Footnote: 1     1 The wife of Charles E. Smith, Annette Smith, joined her husband in the complaint filed against the defendants below and claimed a loss of consortium. Summary judgment was also entered dismissing Annette Smith's claim. Annette Smith did not appeal the dismissal of her consortium claim.


Footnote: 2     2 In his suit against Sears, Smith additionally made claims for breach of contract, loss of consortium, failure to provide a safe work place, negligent hiring and retention, defamation, false light, intentional infliction of emotional distress, negligent infliction of emotional distress, and breach of the covenants of good faith and fair dealing.
    By order dated October 25, 1995, the Circuit Court of Kanawha County granted the defendants' motion for summary judgment on Smith's claims of failure to provide a safe work place and negligent hiring and retention.
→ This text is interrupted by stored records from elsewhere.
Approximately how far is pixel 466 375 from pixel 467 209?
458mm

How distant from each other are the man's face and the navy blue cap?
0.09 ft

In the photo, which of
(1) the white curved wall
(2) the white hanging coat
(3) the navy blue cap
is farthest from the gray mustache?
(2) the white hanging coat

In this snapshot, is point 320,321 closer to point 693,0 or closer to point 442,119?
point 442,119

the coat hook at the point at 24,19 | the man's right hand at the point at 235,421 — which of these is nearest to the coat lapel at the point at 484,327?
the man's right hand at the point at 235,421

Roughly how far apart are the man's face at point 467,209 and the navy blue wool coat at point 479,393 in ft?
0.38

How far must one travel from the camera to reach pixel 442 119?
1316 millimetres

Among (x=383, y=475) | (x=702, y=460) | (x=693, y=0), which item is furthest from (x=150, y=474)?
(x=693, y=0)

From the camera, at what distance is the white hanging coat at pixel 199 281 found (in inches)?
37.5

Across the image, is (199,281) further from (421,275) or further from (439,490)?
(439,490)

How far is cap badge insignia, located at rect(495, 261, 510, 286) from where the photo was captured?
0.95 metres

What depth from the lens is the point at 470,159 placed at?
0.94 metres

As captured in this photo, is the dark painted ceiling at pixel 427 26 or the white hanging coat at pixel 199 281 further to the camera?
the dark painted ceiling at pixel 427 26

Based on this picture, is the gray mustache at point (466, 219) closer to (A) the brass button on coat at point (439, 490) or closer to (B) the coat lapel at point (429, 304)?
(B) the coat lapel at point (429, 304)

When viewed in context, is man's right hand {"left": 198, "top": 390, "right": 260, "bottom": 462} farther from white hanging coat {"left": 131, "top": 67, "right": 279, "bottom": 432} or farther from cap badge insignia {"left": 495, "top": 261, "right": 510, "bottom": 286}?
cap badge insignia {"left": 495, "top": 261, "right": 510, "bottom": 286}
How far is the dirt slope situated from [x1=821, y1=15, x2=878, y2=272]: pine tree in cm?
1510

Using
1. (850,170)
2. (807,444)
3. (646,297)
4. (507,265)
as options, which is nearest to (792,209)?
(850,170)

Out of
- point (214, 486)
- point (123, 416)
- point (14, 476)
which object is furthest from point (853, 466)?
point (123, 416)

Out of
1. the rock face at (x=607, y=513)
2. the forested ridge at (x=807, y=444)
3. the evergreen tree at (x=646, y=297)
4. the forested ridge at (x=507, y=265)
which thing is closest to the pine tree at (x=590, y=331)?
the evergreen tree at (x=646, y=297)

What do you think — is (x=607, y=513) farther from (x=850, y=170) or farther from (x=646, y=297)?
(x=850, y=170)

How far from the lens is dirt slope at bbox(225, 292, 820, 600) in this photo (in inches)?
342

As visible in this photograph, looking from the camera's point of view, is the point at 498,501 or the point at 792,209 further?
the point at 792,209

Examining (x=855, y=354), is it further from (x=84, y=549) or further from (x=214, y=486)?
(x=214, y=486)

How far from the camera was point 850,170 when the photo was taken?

By order dated December 19, 1995, the Circuit Court granted the defendants' motion for summary judgment on Smith's claims for defamation, false light, intentional infliction of emotional distress, negligent infliction of emotional distress and breach of covenants of good faith and fair dealing. Smith does not appeal these dismissals.


Footnote: 3     3 W.Va. Code, 5-11-3(q) [1981], in effect when the altercation occurred, provided that: "The term age means 'age' forty through sixty-five, both inclusive[.]" W.Va. Code, 5-11-3 was rewritten in 1992 and 1998. The applicable provision is now denominated as subparagraph (k), and provides: "The term 'age' means the age of forty or above[.]"


Footnote: 4     4 While Blackburn stated in the taped conversation that it was obvious that Smith had been punched, Blackburn went on to say that it could not be proven that Smith did not start the altercation by grabbing Patton and that Patton had not simply acted in self-defense. Blackburn conceded that theoretically, it would not be fair for two people to lose their jobs if only one of them was guilty; however, Blackburn also stated that because he could not decide who was telling the truth between Smith and Patton, both men would have to lose their jobs.
    Blackburn also stated during the taped conversation that both Smith and Patton had left the sales floor and were involved in an altercation which Blackburn felt constituted willful misconduct by both of the men.


Footnote: 5     5 However, co-workers of Smith stated in their depositions that it was their understanding and belief that Smith had been fired as a result of the altercation between Smith and Patton and that the age of Smith was not a factor in his termination.